- EXERCISE REQUIREMENTS -
Only the lines from the line holding "Of the following" to the last line should be output, each exactly as given.

___ EXTRACTED DATA

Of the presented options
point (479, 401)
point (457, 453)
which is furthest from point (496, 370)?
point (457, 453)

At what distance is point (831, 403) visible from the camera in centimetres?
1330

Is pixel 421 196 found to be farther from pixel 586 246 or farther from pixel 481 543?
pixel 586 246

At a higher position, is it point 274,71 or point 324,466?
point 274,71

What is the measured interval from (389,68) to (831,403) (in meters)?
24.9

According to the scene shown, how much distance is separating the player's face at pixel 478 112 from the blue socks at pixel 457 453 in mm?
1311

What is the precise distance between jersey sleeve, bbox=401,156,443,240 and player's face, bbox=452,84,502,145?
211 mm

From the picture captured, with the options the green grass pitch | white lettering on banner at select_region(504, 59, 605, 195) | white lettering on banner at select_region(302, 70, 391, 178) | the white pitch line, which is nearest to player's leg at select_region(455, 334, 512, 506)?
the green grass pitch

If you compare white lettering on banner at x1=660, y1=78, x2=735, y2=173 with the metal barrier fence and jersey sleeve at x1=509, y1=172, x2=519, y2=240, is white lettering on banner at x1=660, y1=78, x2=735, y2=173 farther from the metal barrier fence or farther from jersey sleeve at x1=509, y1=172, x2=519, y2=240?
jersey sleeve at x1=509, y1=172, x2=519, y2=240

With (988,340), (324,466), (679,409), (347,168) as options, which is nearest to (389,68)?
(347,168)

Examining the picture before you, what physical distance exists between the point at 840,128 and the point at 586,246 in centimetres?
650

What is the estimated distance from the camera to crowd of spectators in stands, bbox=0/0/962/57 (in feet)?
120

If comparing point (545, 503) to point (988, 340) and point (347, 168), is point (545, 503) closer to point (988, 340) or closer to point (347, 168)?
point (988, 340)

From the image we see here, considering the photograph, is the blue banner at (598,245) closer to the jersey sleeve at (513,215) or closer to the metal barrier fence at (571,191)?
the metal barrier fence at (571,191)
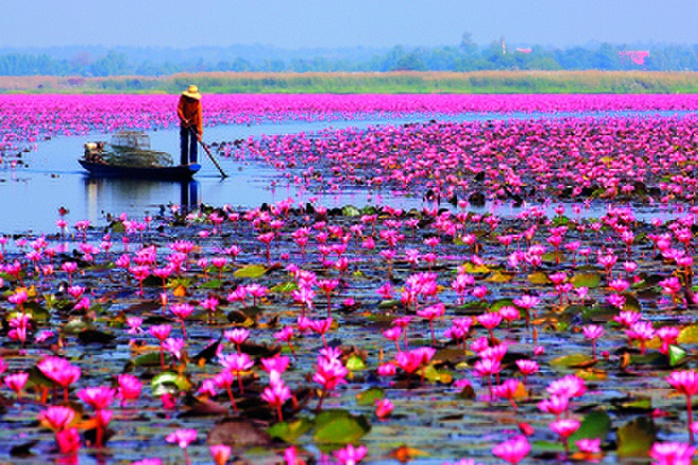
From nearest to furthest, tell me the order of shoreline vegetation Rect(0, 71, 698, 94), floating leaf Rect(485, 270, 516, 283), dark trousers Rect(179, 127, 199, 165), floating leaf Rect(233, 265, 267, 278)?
floating leaf Rect(485, 270, 516, 283) < floating leaf Rect(233, 265, 267, 278) < dark trousers Rect(179, 127, 199, 165) < shoreline vegetation Rect(0, 71, 698, 94)

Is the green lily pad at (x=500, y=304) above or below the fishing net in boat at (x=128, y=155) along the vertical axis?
above

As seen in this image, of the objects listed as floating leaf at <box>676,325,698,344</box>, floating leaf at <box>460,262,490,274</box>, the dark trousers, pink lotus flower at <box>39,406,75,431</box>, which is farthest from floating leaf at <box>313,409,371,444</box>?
the dark trousers

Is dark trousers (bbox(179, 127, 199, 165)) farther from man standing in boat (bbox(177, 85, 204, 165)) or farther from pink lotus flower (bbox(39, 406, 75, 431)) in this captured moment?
pink lotus flower (bbox(39, 406, 75, 431))

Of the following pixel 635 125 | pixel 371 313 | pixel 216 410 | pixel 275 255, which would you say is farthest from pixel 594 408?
pixel 635 125

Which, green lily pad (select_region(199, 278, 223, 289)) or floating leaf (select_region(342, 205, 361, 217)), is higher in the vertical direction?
green lily pad (select_region(199, 278, 223, 289))

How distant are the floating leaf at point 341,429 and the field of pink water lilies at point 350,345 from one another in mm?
11

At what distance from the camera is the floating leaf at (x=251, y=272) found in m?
11.3

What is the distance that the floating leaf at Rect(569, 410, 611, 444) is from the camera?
563 cm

______

- THE RESULT -
Of the following pixel 635 125 | pixel 371 313 | pixel 216 410 | pixel 275 255, which would you say is farthest from pixel 594 408?
pixel 635 125

Which, green lily pad (select_region(199, 278, 223, 289)) or floating leaf (select_region(342, 205, 361, 217)), is higher in the vertical direction?
green lily pad (select_region(199, 278, 223, 289))

How distant are the floating leaf at point 341,429 and the field of pink water lilies at point 350,345 from one another in mm?
11

At what distance from the camera is the floating leaf at (x=251, y=272) found in m?
11.3

What is the distance that the floating leaf at Rect(569, 410, 611, 444) is from the camera?
563 cm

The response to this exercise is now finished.